Given exercise → Return every record exactly as written.

Records from a spatial question set:
--*--
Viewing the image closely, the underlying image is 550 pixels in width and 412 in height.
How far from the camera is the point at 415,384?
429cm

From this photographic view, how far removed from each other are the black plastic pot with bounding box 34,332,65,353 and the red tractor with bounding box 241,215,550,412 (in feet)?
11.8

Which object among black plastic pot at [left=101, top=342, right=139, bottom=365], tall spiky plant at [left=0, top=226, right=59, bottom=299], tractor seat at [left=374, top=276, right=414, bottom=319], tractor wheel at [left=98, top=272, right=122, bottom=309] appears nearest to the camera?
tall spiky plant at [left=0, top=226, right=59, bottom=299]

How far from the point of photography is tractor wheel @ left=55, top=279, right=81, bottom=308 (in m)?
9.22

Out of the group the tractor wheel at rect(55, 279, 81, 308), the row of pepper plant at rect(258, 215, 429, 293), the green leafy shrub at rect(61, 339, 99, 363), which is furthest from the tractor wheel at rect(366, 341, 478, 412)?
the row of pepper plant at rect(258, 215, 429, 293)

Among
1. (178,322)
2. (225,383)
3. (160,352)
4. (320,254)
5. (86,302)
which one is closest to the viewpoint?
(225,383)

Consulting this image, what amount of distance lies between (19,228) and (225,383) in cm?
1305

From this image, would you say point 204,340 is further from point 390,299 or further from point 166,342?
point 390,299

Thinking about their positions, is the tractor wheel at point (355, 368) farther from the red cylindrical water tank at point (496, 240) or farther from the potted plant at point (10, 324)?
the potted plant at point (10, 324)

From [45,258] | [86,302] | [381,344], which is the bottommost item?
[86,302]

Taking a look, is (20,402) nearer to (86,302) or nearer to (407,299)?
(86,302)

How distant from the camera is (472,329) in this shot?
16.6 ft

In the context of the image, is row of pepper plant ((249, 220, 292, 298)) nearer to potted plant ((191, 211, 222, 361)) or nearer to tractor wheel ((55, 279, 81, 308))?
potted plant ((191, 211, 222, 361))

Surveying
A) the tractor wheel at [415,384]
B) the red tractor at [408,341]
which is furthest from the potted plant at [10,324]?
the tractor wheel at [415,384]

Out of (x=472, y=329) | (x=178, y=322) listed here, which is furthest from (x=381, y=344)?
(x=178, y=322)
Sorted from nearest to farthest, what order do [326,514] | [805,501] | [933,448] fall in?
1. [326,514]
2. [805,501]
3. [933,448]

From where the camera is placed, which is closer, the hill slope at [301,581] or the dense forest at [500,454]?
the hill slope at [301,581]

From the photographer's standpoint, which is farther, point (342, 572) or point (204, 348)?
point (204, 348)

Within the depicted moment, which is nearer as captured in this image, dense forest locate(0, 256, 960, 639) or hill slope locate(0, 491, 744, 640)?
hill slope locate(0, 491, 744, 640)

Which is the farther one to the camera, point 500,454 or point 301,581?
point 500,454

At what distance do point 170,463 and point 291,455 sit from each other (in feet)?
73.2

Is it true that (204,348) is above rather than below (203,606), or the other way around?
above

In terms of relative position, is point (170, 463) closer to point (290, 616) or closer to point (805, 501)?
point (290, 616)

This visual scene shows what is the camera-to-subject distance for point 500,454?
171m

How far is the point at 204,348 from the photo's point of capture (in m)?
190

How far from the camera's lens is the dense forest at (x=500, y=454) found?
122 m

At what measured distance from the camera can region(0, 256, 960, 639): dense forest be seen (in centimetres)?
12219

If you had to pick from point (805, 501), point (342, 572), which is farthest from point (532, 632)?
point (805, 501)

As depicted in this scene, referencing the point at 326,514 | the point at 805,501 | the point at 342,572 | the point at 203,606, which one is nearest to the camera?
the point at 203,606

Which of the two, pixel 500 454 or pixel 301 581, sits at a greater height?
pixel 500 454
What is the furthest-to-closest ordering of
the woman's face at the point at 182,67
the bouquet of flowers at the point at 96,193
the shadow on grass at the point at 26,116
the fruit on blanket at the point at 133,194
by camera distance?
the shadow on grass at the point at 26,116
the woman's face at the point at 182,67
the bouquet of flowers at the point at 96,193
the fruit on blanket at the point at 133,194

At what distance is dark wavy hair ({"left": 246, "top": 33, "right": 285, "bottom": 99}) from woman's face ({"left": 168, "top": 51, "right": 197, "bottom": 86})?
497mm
--*--
Solution →
Viewing the image closely, the underlying image is 550 pixels in width and 412 in height.
How far from the camera is the point at 415,384?
429cm

From this photographic view, how far removed from each other are the black plastic pot with bounding box 34,332,65,353 and the red tractor with bounding box 241,215,550,412 (in feet)?
11.8

Which object among black plastic pot at [left=101, top=342, right=139, bottom=365], tall spiky plant at [left=0, top=226, right=59, bottom=299], tractor seat at [left=374, top=276, right=414, bottom=319], tractor wheel at [left=98, top=272, right=122, bottom=309] appears nearest to the camera?
tall spiky plant at [left=0, top=226, right=59, bottom=299]

How far from the point of photography is tractor wheel @ left=55, top=279, right=81, bottom=308 (in m)?
9.22

Out of the group the tractor wheel at rect(55, 279, 81, 308), the row of pepper plant at rect(258, 215, 429, 293), the green leafy shrub at rect(61, 339, 99, 363), which is furthest from the tractor wheel at rect(366, 341, 478, 412)?
the row of pepper plant at rect(258, 215, 429, 293)

Among
1. (178,322)
2. (225,383)
3. (160,352)
4. (320,254)
5. (86,302)
which one is closest to the viewpoint?
(225,383)

Consulting this image, what amount of distance lies between (19,228) and (225,383) in cm?
1305

From this image, would you say point 204,340 is further from point 390,299 or further from point 166,342?
point 390,299

Thinking about their positions, is the tractor wheel at point (355, 368) farther from the red cylindrical water tank at point (496, 240) or farther from the potted plant at point (10, 324)?
the potted plant at point (10, 324)

From [45,258] | [86,302] | [381,344], which is the bottommost item?
[86,302]

Taking a look, is (20,402) nearer to (86,302) or nearer to (407,299)?
(86,302)

How distant from the camera is (472,329) in this shot?
16.6 ft

In the context of the image, is row of pepper plant ((249, 220, 292, 298)) nearer to potted plant ((191, 211, 222, 361)) or nearer to tractor wheel ((55, 279, 81, 308))?
potted plant ((191, 211, 222, 361))

Surveying
A) the tractor wheel at [415,384]
B) the red tractor at [408,341]
which is furthest from the potted plant at [10,324]?
the tractor wheel at [415,384]

Out of (x=472, y=329) | (x=178, y=322) listed here, which is furthest from (x=381, y=344)?
(x=178, y=322)
Sorted from nearest to farthest, what order do [326,514] | [805,501] | [933,448] fall in?
1. [326,514]
2. [805,501]
3. [933,448]

From where the camera is placed, which is closer, the hill slope at [301,581] or the dense forest at [500,454]?
the hill slope at [301,581]

From the photographer's standpoint, which is farther, point (342, 572) or point (204, 348)?
point (204, 348)

Within the depicted moment, which is nearer as captured in this image, dense forest locate(0, 256, 960, 639) or hill slope locate(0, 491, 744, 640)?
hill slope locate(0, 491, 744, 640)

Which is the farther one to the camera, point 500,454 or point 301,581?
point 500,454

At what distance do point 170,463 and point 291,455 sit from each other (in feet)?
73.2

Is it true that (204,348) is above rather than below (203,606), or the other way around?
above

In terms of relative position, is point (170, 463) closer to point (290, 616) or closer to point (805, 501)?
point (290, 616)

This visual scene shows what is the camera-to-subject distance for point 500,454?
171m

How far is the point at 204,348 from the photo's point of capture (in m)?
190

How far from the camera's lens is the dense forest at (x=500, y=454) found?
122 m

At what measured distance from the camera can region(0, 256, 960, 639): dense forest be seen (in centimetres)?
12219

If you had to pick from point (805, 501), point (342, 572), which is farthest from point (532, 632)?
point (805, 501)

As depicted in this scene, referencing the point at 326,514 | the point at 805,501 | the point at 342,572 | the point at 203,606, which one is nearest to the camera?
the point at 203,606

Which of the two, pixel 500 454 or pixel 301 581, sits at a greater height?
pixel 500 454
What is the furthest-to-closest ordering of
the woman's face at the point at 182,67
the bouquet of flowers at the point at 96,193
the shadow on grass at the point at 26,116
the fruit on blanket at the point at 133,194
by camera distance?
the shadow on grass at the point at 26,116
the woman's face at the point at 182,67
the bouquet of flowers at the point at 96,193
the fruit on blanket at the point at 133,194

At what distance is dark wavy hair ({"left": 246, "top": 33, "right": 285, "bottom": 99}) from woman's face ({"left": 168, "top": 51, "right": 197, "bottom": 86})?
497mm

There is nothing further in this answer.